Hayes, who grew up in London and went to university in Liverpool, came to the USA in 2001. She coached at the youth levels – working with players as young as Under-8s – with numerous clubs in the Long Island area, coached in the New York Olympic Development Program and was a member of the Region I staff. Her first head coaching job was with the Long Island Lady Riders in the USL W-League from 2001-2003. She was the youngest female head coach in the league and was named W-League Coach of the year in 2002. From 2003 onward, she has been a consistent presenter at the annual convention for the National Soccer Coaches Association of America, now United Soccer Coaches.

After the Lady Riders, Hayes coached Division I college soccer at Iona College in New Rochelle, New York for four years where she led the Gaels to two conference championships and earned another coach of the year honor before returning to the UK where she became an assistant coach for Arsenal FC, the trailblazing club for women’s pro soccer in the UK, and the Academy Director for Arsenal Ladies.

During her time in North London, the Gunners achieved unprecedented success, winning 11 major trophies during a three-season spell, including three titles in the Women’s Premier League (the precursor to the WSL), three FA Women’s Cups and the UEFA Women’s Cup crown (the precursor to the UEFA Women’s Champions League). Her role in the Arsenal backroom staff was combined with her position as Academy Director where she oversaw the development of young players at the club, many of whom currently play in the Women’s Super League.

Hayes returned to the United States in 2008 and coached the Chicago Red Stars during the start of Women’s Professional Soccer, the second iteration of a pro league in the United States. Before her first WPS season, with the second overall pick in the league’s inaugural draft, she chose a young attacking player from the University of Portland named Megan Rapinoe. She also had stints working as a coaching consultant for the Washington Freedom and as the technical director at the New York Flash, which won the WPS title in 2011 with a team she helped assemble. She returned to England in 2011 and was eventually named head coach at Chelsea, where she has coached numerous national team players from more than 25 different countries.

“I understand how important this team is to the people and culture of the United States, not just the soccer community,” said Hayes. “I fully understand the place this team has in U.S. society. I’ve lived it.

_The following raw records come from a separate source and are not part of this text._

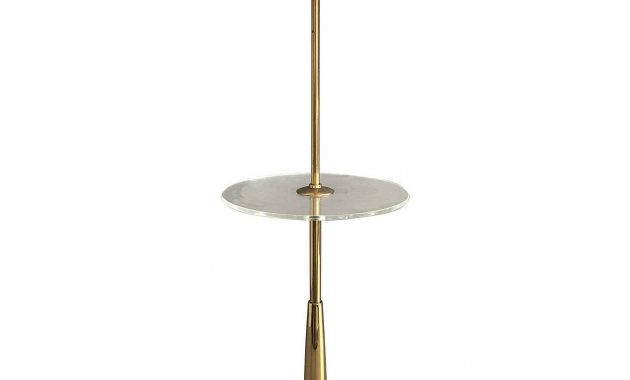 Floor Lamp End Table Pixball pertaining to measurements 1280 X 1280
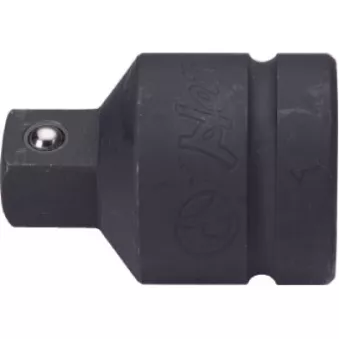 Adaptateur pour douille à chocs HANS 86804B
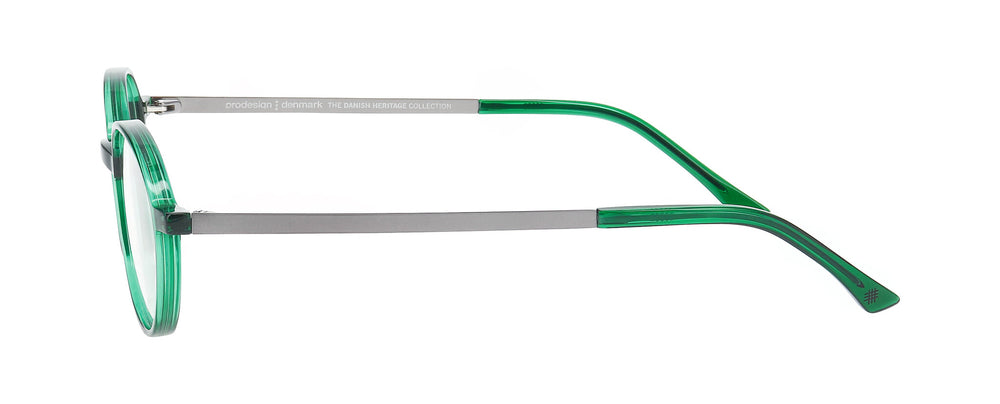 ProDesign EXTRUSION 2 9525 50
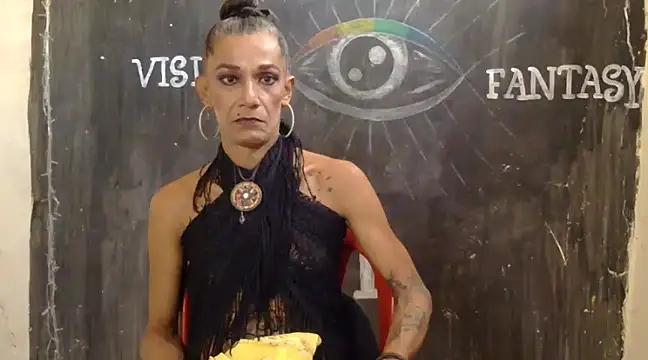 Snapshot of Lobaveterana_sex chatting on 01/14/25, 07:00 Lobaveterana sex online show from 01/14/25, 07:00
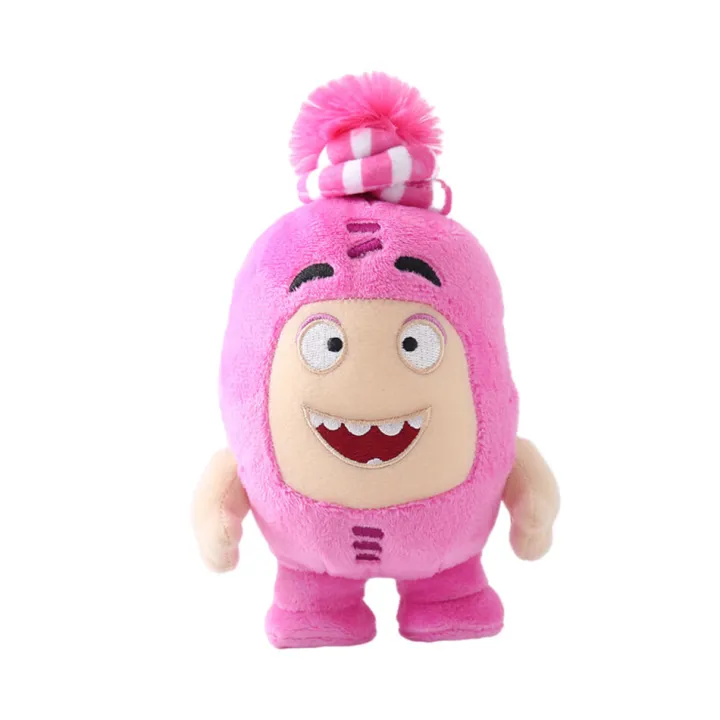 Kawaii%20Oddbods%20Fuse%20Bubbles%20Newt%20Pogo%20Slick%20Jeff%20Zee%20Plush%20Stuffed%20Toys%20Cute%20Cartoon%20Anime%20Mini%20Dolls%20Soft%20Pillow%20Kid%20Child%20Gift%20-%20Image%207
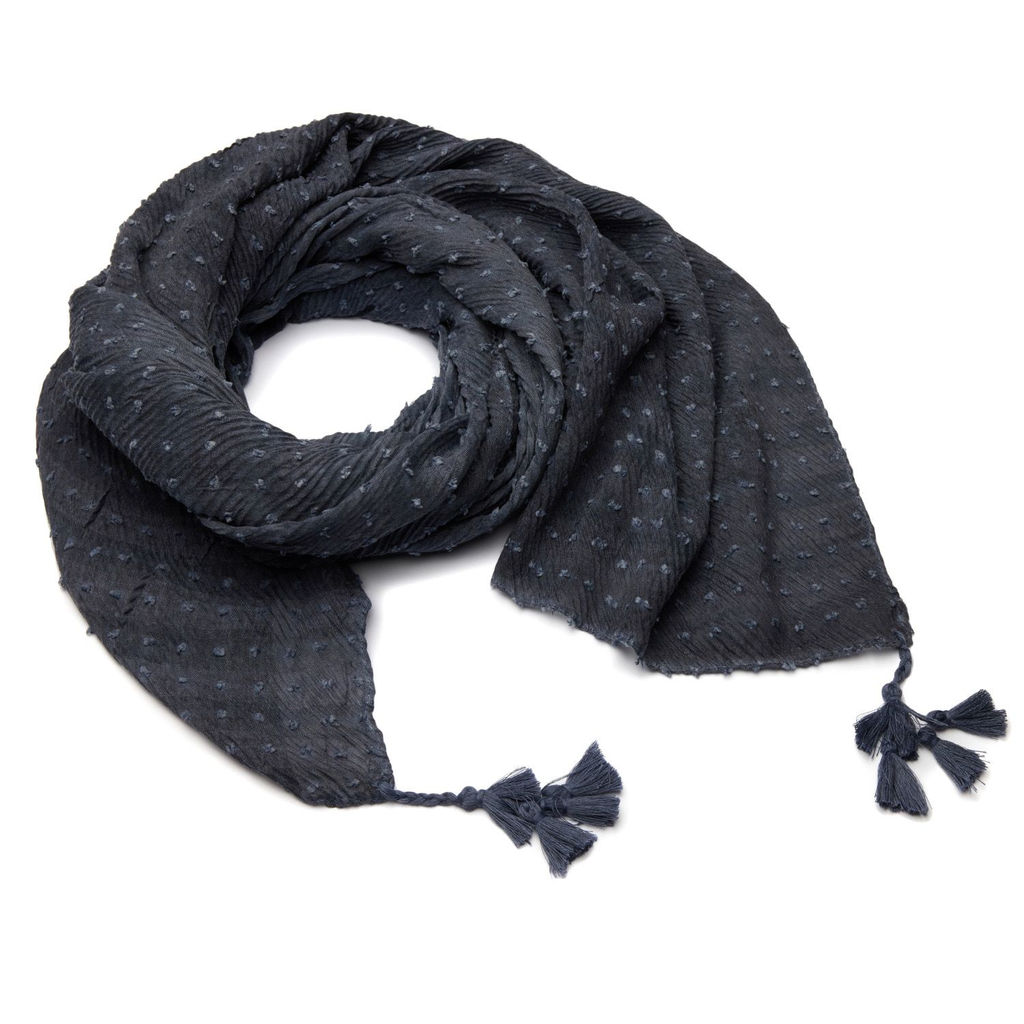 Шарф Симона 003110_06 Foxtrot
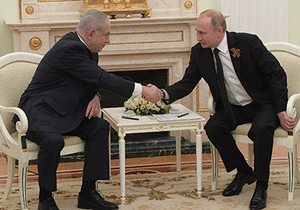 putinBIG090518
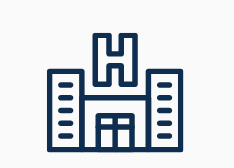hospital-building-lg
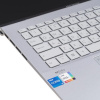 14" Ноутбук Asus Zenbook 14 UX3402VA-KP697 серебристый
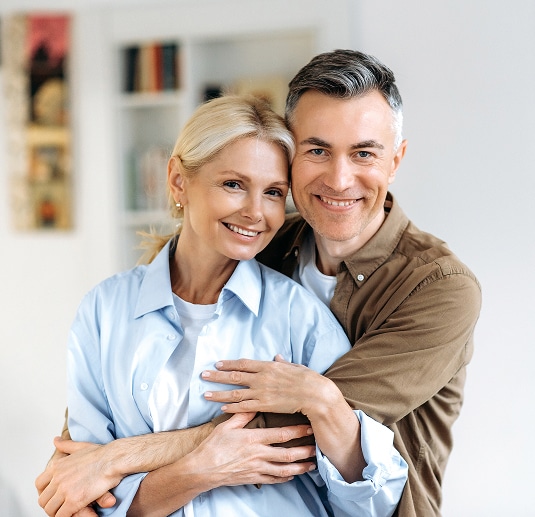 Hormone Replacement Therapy@1.2x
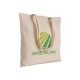 E19114 Shopper Cotone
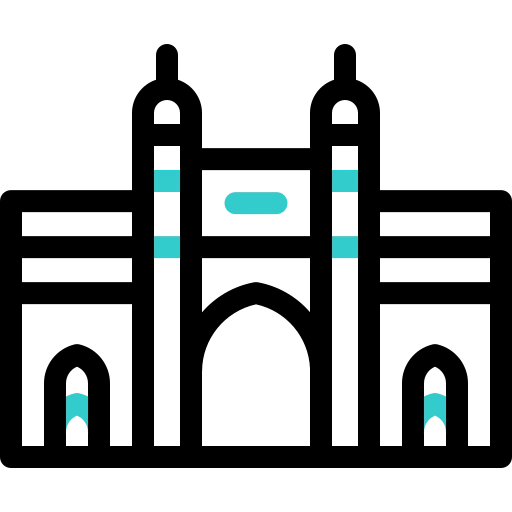 fortune highway raigiri vng project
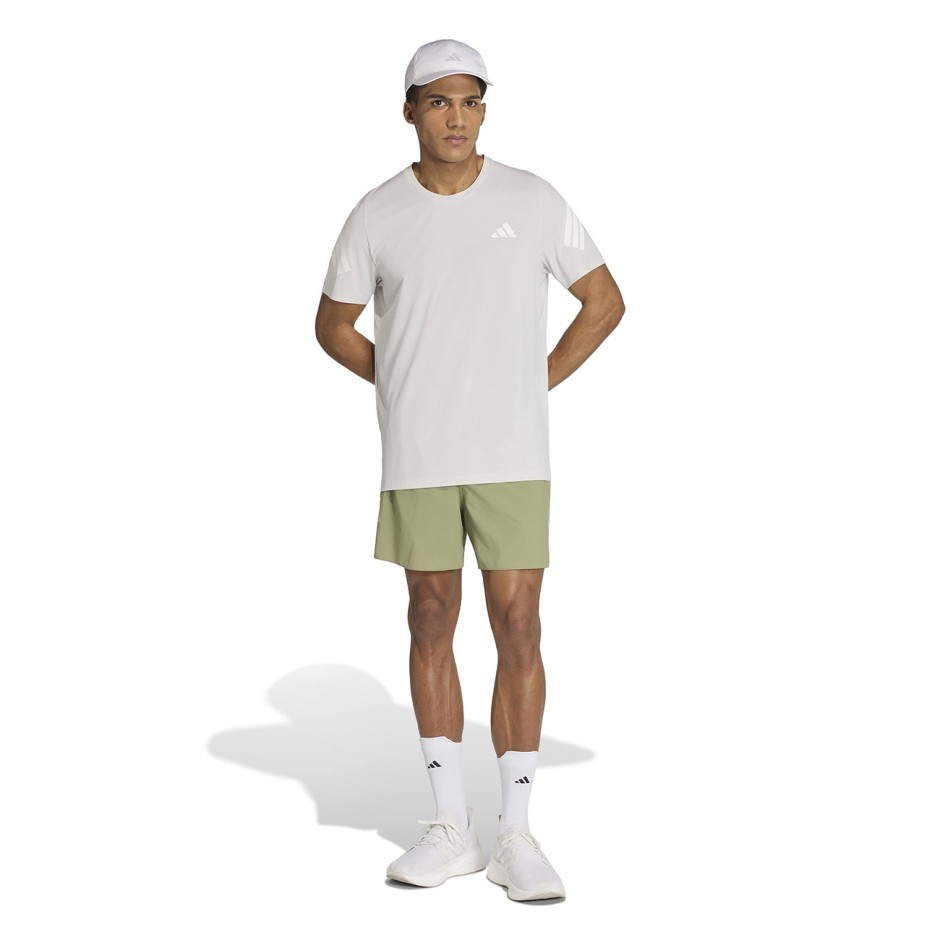 adidas Performance ADI365/// SHO M KX4396 Χακί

I remember being a young coach working my way up through the system in the U.S. and watching all those young girls aspire to play on the U.S. Women’s National Team. For me, the honor in building on that legacy is part of my motivation, no question.”

Hayes was rewarded with an OBE – Order of the British Empire – in 2022 on the New Year’s honors list for services to soccer in the UK. Hayes was named an MBE – Member of the Order of the British Empire – on the Queen’s 90th birthday honors list in June of 2016 and was presented with it the following December. She was inducted into the Women’s Super League Hall of Fame in 2021.

Hayes is the second England-born coach to head the U.S. Women’s National Team, after Jill Ellis, who spent the entirety of her coaching career in the United States. Hayes is also the fourth full-time female head coach in USWNT history. She holds a UEFA Pro License.

In college, Hayes studied European Studies, Spanish and Sociology. She is conversational in Spanish. She recently completed her work towards a master’s degree in Business Administration and has a master’s in Intelligence and International Affairs. Hayes has a five-year-old son named Harry.